Mandy and I, like most Japanese people, enjoy the Japanese custom of ‘hanami’ – flower viewing. My wife and I enjoyed seeing spring flowers in Australia too, but Japanese people have turned this yearly event into an art form.
Government office employees will sometimes do the same thing, but not so much teachers and so on who need to remain at their workplace. Clusters of housewives, retired couples, romantic young couples and families will also participate in this event in parks and riversides all over Japan, wherever Cherry Blossom trees are in bloom.
Full bloom is a wonderful thing to see, as the bunches of cherry blossoms look so fluffy and almost bursting with beauty and pride, but the final stages of the cherry blossom are also impressive to observe. Cherry blossoms have a rather ephemeral existence, and only stay on the branches for a week or so. Because they are native to Japan, and have this brief life span, it is often said that they represent the Samurai whose service to their country was beautiful to see but often short-lived. Even some of the Japanese pilots of suicide missions in World War Two painted cherry blossoms on their planes, and one of their units was called Yamazakura – wild cherry blossom.
Therefore, seeing the petals of the cherry blossoms fall can have a rather ‘moving’ effect on many Japanese people, as they can be seen to reflect the fragility and fleeting transience of life. They’re also beautiful for another reason – they resemble pink snow when they fall en masse. At this time of the year, especially after a rainfall or strong winds, Mandy and I occasionally remark that “there may be a pink snowfall today”. It’s amazing to see all these soft pink petals falling down from the cherry trees and floating in the breeze.
Mandy and I live in a small, traditional village in the mountains above Matsusaka city, and are lucky enough to have our very own cherry blossom tree situated in our back yard. This afternoon we were sitting out under the tree, enjoying a cup of tea in the sunshine, when a warm, stiff breeze blew in. Suddenly we found ourselves in the midst of a pink flurry of cherry blossom petals.
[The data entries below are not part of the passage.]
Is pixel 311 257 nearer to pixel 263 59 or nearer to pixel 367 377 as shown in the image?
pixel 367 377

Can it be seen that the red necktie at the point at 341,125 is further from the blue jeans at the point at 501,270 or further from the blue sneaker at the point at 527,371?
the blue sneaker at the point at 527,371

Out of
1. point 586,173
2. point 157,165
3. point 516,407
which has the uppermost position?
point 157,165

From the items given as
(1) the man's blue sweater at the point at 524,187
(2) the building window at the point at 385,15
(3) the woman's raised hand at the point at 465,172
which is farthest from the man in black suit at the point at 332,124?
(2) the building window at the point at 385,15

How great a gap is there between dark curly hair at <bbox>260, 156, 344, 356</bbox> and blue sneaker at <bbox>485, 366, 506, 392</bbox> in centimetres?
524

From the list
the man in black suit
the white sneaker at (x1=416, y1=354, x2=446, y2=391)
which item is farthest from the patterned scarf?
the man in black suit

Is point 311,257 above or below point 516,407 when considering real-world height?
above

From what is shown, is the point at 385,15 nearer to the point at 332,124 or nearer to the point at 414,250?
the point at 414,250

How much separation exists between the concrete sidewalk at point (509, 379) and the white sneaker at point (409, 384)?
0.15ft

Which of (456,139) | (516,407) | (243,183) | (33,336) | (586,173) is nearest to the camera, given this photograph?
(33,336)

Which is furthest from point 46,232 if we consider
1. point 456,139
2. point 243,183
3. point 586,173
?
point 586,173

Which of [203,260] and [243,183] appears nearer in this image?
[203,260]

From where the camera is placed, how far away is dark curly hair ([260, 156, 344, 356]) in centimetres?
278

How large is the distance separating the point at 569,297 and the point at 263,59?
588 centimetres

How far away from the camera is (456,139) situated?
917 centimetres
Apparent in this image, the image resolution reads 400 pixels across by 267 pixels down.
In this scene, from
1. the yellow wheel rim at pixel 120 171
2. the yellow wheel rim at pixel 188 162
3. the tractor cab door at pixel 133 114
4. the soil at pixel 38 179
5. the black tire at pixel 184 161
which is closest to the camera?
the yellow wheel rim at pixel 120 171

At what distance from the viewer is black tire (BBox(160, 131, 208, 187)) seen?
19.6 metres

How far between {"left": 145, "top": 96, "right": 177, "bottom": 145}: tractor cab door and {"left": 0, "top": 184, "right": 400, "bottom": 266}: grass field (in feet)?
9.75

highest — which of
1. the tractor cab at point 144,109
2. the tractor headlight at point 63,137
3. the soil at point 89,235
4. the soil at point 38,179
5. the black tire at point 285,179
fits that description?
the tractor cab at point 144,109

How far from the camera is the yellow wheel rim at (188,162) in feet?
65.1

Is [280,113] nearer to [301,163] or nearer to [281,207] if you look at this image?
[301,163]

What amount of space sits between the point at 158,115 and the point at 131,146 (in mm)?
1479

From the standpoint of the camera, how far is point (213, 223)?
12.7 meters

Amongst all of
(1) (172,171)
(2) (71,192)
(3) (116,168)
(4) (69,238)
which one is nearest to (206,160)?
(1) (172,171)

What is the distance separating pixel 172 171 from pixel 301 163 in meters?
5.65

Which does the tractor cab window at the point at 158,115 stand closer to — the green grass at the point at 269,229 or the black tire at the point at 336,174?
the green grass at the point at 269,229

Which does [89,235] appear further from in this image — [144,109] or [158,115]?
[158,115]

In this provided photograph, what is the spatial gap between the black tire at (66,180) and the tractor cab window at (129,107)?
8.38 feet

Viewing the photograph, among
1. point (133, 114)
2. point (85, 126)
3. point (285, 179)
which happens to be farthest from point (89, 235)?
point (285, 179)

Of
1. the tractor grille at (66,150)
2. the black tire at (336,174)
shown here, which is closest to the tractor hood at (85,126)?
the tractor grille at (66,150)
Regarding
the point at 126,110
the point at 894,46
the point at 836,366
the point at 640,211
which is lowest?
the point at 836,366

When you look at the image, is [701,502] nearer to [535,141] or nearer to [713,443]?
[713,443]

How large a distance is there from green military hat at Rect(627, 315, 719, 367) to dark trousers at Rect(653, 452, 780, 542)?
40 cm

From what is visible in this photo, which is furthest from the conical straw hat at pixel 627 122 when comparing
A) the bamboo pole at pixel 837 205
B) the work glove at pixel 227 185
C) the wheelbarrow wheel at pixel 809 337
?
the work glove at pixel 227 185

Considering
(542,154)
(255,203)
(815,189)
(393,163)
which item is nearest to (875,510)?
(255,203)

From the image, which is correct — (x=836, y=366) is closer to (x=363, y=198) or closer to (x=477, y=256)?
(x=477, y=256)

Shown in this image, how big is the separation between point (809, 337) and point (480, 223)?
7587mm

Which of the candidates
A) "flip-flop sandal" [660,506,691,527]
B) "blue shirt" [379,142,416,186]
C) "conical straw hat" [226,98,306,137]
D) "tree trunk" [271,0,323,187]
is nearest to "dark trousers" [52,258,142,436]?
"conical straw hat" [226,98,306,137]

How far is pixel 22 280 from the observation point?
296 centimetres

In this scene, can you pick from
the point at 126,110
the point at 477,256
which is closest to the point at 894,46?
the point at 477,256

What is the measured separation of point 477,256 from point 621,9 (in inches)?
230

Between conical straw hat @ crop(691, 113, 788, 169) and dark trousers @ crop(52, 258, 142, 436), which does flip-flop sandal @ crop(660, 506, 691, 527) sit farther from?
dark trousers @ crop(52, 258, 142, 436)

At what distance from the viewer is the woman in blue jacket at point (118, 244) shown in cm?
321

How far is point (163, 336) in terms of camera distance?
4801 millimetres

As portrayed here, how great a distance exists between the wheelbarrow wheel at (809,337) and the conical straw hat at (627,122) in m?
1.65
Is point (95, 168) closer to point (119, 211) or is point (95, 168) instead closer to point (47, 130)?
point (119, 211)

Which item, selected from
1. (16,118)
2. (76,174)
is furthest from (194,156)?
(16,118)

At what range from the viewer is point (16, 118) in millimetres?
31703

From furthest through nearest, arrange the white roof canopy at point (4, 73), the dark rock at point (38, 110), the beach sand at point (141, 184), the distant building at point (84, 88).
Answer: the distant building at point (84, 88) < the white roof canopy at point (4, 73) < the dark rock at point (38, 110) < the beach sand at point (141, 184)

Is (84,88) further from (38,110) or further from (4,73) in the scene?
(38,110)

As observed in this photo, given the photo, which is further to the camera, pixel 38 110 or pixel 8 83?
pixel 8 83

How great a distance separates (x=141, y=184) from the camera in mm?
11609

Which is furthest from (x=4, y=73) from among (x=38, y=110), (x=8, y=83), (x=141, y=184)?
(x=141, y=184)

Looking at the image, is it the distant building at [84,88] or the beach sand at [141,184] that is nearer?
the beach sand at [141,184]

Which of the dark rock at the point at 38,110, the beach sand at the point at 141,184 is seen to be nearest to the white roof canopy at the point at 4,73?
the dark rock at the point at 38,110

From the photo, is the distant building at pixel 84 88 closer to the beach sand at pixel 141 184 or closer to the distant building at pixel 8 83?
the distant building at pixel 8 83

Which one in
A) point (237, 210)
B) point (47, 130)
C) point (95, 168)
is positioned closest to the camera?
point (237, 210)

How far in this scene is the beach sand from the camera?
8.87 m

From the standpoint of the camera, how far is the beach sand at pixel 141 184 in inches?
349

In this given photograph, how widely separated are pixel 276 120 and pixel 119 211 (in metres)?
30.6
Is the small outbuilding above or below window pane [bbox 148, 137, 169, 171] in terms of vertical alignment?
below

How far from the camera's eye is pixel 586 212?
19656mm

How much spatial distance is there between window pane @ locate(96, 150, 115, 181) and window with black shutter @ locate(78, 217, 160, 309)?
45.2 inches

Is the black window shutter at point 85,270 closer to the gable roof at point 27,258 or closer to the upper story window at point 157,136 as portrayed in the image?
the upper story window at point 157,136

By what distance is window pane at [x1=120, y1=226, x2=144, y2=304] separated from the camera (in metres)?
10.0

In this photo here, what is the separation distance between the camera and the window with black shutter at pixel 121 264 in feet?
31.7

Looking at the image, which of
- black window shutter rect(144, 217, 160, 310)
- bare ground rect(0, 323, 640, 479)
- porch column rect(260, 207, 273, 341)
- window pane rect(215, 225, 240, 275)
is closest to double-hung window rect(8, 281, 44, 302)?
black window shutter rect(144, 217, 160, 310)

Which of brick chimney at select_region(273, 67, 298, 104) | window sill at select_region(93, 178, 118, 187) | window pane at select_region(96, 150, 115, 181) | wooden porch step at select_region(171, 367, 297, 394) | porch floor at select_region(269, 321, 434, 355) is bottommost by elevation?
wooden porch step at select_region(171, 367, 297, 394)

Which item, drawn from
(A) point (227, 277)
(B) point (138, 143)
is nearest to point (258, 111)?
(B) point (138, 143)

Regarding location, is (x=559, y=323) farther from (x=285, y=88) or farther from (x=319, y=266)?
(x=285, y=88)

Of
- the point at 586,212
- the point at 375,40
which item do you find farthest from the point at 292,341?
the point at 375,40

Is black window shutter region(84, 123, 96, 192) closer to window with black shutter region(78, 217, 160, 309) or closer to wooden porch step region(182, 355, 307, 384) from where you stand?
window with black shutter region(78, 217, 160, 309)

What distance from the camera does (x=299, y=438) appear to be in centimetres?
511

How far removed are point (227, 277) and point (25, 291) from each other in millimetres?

It was marvelous, and brought immediate smiles to our faces. It felt like Mother Nature herself was embracing us.
Last year, around the same time, I wrote a poem to commemorate this event. I will leave you with this piece, not to torture you, but to share with you my thoughts on that occasion. Have a great week, take care, and best wishes.
Cherry Blossom Picnic
Sitting under the cherry blossom tree,
Watching the petals fly, bright blue sky,
Barely a cloud that I can see, feeling free,
Must capture the moment, for soon it dies.
Cherry blossoms last only a week,
And serve to remind us that life is short,
We must follow the dreams that our hearts seek,
And avoid the problems with which life is fraught.
So I turn my back on dark cloudy skies,
And embrace the warmth of this bright sunshine,
Cherry blossoms have prepared their goodbyes,
But spring is here, and the outlook seems fine.
Cherry blossom petals fall from their trees,
So brief, they leave, and now they fly,
Floating, dancing in the warm spring breeze,
Their final goodbye a faint bird's cry.